After watching this 1930s cartoon pudding recipe from the National Film and Sound Archives (NFSA) some time ago, I had cause to buy some Australian raisins and sultanas recently and though I would give it a go. The kitchen of our 1926 federation house no doubt witnessed several steamed puddings, but my first ever attempt was probably the worst one made here! Fortunately, the house is a little less sexist than this film. The following recipe is also available here.
Ingredients
- 1 cup caster sugar
- 110g butter
- 1 egg
- 3 tbsp milk
- 1 cup plain flour
- ½ tsp baking soda
- pinch of salt
- 1 tbsp peach jam
- ¼ cup sultanas
- ½ cup raisins
Method
- Cream the butter and sugar. Add the egg and milk and stir well. Add flour, baking soda, salt, jam, sultanas and raisins and stir to combine.

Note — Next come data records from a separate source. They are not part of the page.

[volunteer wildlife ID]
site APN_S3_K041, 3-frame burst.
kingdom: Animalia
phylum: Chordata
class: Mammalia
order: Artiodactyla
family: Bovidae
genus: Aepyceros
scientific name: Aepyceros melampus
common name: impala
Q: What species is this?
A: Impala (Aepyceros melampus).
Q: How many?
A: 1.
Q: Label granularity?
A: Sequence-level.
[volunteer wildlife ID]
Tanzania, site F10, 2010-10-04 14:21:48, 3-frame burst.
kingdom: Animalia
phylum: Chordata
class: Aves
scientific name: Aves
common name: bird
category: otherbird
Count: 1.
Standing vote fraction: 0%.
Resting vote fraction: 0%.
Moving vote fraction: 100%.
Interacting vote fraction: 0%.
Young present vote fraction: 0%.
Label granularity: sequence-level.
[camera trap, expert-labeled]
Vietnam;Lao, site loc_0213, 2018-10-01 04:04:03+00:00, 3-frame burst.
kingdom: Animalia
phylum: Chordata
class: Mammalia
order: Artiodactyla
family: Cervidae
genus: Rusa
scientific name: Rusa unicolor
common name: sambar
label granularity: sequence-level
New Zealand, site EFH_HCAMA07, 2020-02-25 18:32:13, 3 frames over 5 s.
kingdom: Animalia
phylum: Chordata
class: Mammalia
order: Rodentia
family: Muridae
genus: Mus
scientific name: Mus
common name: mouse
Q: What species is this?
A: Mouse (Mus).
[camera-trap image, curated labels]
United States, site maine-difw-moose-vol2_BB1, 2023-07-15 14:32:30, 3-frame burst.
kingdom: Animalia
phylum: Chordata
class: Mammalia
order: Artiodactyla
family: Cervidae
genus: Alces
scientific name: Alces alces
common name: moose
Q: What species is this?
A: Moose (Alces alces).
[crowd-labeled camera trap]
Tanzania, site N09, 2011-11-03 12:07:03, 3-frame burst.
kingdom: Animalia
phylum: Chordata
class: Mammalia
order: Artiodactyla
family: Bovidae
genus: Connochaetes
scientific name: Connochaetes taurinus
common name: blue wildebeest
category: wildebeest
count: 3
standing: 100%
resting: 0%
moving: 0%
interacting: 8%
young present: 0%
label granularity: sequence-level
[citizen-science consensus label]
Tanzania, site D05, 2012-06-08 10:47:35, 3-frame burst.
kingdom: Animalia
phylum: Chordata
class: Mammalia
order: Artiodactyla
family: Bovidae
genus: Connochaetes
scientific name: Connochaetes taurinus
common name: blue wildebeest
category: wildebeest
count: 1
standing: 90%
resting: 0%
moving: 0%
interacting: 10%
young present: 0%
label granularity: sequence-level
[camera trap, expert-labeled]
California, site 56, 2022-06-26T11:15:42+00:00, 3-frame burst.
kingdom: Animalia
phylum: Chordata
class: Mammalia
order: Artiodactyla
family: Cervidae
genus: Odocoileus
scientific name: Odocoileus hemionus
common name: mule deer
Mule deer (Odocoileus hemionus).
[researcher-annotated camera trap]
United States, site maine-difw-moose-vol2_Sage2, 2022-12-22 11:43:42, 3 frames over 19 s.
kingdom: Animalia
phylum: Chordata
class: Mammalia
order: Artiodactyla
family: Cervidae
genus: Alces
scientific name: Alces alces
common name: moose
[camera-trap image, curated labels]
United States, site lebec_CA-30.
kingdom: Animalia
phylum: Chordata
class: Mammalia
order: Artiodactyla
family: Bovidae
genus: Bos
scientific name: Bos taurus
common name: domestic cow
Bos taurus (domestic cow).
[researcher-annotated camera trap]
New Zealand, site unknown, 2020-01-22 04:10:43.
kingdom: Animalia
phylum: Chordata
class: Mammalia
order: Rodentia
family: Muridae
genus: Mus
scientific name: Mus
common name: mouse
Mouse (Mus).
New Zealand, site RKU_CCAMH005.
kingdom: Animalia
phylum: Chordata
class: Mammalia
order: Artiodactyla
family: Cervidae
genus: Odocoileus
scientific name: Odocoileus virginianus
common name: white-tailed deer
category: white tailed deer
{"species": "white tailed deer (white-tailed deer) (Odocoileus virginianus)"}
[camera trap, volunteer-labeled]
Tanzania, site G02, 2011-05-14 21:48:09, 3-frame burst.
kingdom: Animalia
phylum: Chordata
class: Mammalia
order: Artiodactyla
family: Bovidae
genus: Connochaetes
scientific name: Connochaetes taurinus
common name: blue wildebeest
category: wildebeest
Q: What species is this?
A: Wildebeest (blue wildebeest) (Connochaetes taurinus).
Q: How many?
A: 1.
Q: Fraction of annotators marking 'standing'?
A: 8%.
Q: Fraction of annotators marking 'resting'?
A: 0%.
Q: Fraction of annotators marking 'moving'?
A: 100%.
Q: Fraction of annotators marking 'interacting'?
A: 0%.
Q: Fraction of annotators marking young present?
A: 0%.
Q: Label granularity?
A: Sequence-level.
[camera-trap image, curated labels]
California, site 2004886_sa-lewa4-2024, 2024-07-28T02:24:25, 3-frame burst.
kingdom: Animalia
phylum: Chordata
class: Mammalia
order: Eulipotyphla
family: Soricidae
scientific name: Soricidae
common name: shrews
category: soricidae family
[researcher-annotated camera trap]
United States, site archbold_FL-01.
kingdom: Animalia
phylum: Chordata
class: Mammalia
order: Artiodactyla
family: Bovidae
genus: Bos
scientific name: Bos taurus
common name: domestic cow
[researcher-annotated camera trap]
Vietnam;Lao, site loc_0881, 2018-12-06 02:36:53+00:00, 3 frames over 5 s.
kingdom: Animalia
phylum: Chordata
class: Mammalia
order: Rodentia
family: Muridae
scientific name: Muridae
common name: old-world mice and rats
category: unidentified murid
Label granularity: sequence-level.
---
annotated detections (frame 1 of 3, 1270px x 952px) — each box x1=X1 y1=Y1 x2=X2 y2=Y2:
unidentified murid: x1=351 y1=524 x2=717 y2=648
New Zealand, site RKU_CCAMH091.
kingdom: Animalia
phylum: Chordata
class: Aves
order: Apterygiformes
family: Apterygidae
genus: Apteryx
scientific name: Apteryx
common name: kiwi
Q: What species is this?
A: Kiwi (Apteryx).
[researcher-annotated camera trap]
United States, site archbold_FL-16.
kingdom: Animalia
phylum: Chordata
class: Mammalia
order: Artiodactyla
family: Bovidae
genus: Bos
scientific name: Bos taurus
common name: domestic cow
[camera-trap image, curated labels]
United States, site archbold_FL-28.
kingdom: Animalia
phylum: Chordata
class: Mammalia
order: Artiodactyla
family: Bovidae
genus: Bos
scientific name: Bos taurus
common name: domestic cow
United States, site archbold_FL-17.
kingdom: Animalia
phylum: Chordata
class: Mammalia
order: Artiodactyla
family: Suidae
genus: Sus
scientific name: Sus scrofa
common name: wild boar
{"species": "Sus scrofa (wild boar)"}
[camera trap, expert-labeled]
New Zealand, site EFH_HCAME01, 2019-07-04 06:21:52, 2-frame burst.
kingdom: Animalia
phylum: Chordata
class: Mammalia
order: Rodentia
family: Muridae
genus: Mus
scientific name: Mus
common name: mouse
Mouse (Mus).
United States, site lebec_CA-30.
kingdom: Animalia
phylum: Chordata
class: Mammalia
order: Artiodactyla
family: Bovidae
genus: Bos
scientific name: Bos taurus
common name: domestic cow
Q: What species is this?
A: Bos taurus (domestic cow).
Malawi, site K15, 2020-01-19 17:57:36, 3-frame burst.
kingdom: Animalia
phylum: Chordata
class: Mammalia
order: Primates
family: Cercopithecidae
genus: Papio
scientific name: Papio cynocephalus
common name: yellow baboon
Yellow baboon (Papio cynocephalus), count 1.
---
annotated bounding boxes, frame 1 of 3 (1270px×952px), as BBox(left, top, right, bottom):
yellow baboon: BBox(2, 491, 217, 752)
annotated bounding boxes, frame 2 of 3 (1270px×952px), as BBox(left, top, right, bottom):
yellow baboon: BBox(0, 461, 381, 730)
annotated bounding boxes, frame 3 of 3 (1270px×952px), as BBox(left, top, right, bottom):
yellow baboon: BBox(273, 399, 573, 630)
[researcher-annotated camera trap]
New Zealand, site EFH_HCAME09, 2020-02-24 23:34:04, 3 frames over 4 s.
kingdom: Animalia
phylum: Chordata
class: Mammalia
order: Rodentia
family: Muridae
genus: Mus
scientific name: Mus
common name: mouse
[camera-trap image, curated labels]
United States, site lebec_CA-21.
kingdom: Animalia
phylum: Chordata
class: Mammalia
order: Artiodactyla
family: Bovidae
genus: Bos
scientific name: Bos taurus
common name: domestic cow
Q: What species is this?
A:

- Pour the mixture into a well-greased tin and cover with greaseproof paper.
- Place the covered tin into a saucepan of boiling water with a lid and steam for one-and-a-half hours.
There were a few issues:
- I used a Pyrex bowl instead of a tin. I had trouble putting the bowl into the saucepan because it is hard to put your hands down the inside of a pot of boiling water.
- I over-filled the pot of water and the Pyrex bowl was too shallow. The top of the pudding was soggy, but I saved this by simply cutting it off. Because the bowl was too shallow, the top overflowed the bowl.
- The greaseproof paper was saturated and did not do its job well. I read on another recipe that one should put pleats in the paper to allow the pudding to rise, and place a cloth over the paper so that it stays in place.
- Next time, I will use a stainless steel bowl we have that might just be a pudding dish. It is deep and narrow (in the shape of a traditional pudding) and has a large lip around the top that will make it easy to insert and remove from the pot. Apparently these dishes are difficult to find so that is is a bonus that we have one.